African Typhimurium Lineages Adaptation Study

The ATLAS project tackles a critical paradox in bacterial evolution: the rise of pan-susceptible S. Typhimurium ST313 Lineage 3 (L3), which is displacing multidrug-resistant Lineage 2 (L2) across sub-Saharan Africa, a region where invasive non-typhoidal Salmonella causes around 77,500 deaths annually. This phenomenon challenges the prevailing view that antibiotic resistance is the main driver of pathogen success. Building on the host laboratory's discovery of L3 and preliminary evidence of its hyper-replication in macrophages, ATLAS seeks to uncover why L3 thrives despite lacking antimicrobial resistance. ATLAS employs a uniquely integrative strategy combining phenogenomics, functional genomics, and multi-omics analyses. We will compare L2 and L3 isolates using parallel workflows: phenotypic assays and pangenome analysis (WP1), coupled with dual RNA-seq, Tn-seq during macrophage infection, and integration with genome-scale metabolic models (WP2).

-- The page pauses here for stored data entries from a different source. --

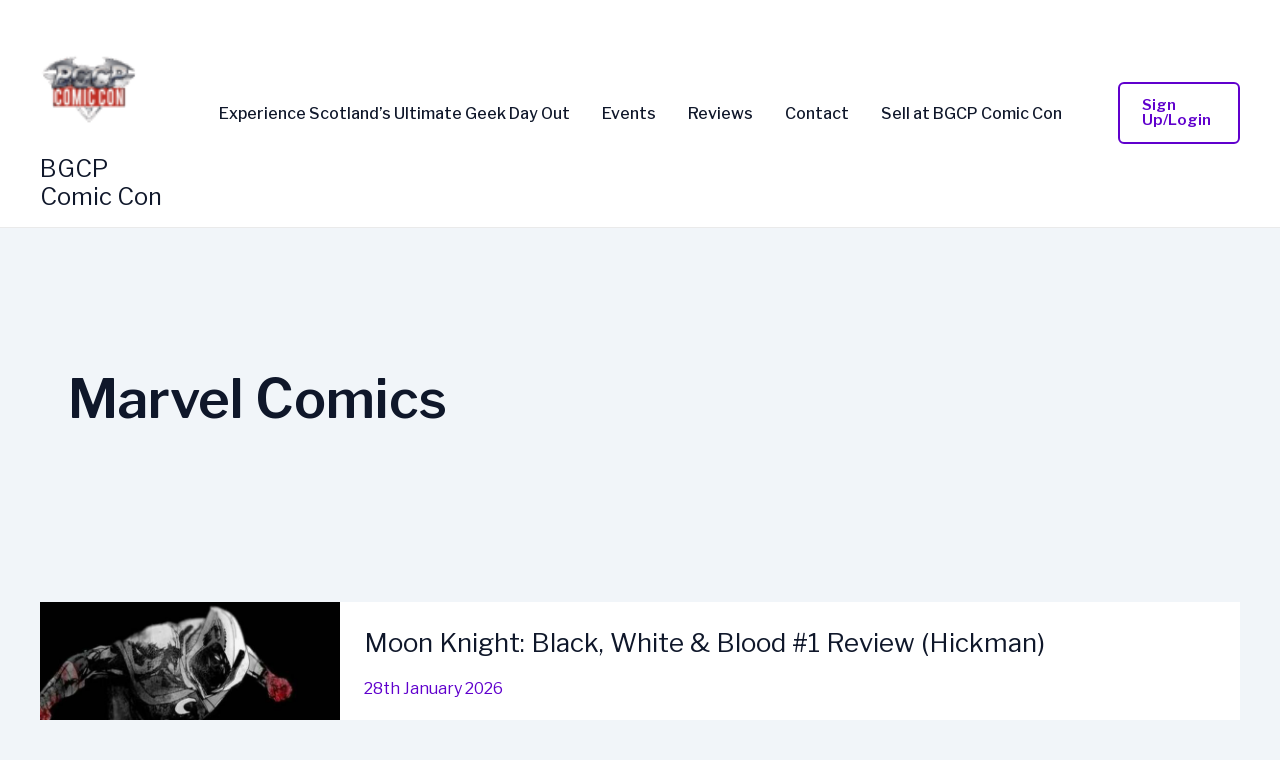

--- FILE ---
content_type: text/html; charset=utf-8
request_url: https://www.google.com/recaptcha/api2/aframe
body_size: 180
content:
<!DOCTYPE HTML><html><head><meta http-equiv="content-type" content="text/html; charset=UTF-8"></head><body><script nonce="_GsoUIY1YyfeqlOeP4037A">/** Anti-fraud and anti-abuse applications only. See google.com/recaptcha */ try{var clients={'sodar':'https://pagead2.googlesyndication.com/pagead/sodar?'};window.addEventListener("message",function(a){try{if(a.source===window.parent){var b=JSON.parse(a.data);var c=clients[b['id']];if(c){var d=document.createElement('img');d.src=c+b['params']+'&rc='+(localStorage.getItem("rc::a")?sessionStorage.getItem("rc::b"):"");window.document.body.appendChild(d);sessionStorage.setItem("rc::e",parseInt(sessionStorage.getItem("rc::e")||0)+1);localStorage.setItem("rc::h",'1769650965276');}}}catch(b){}});window.parent.postMessage("_grecaptcha_ready", "*");}catch(b){}</script></body></html>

These datasets will converge in WP3 through GWAS and a comprehensive comparative network analysis to reveal the mechanisms driving lineage replacement. This integrated approach is essential to capture the interplay of virulence, metabolism, and immune evasion, factors invisible to single-method studies. By focusing on circulating L3 strains and applying simultaneous multi-omics integration, ATLAS moves beyond prior studies limited to early isolates and sequential analyses. Leveraging the host lab's optimized protocols, Tn-seq libraries, and transcriptomic resources, the project will generate transformative insights: L3-specific virulence mechanisms and metabolic adaptations enabling systemic infection will be mapped, creating at the same time an open-access atlas of ST313 evolution. This resource will shift the field from descriptive observation to predictive frameworks, providing the basis to determine whether metabolic efficiency and immune evasion can outweigh antibiotic resistance in bacterial success.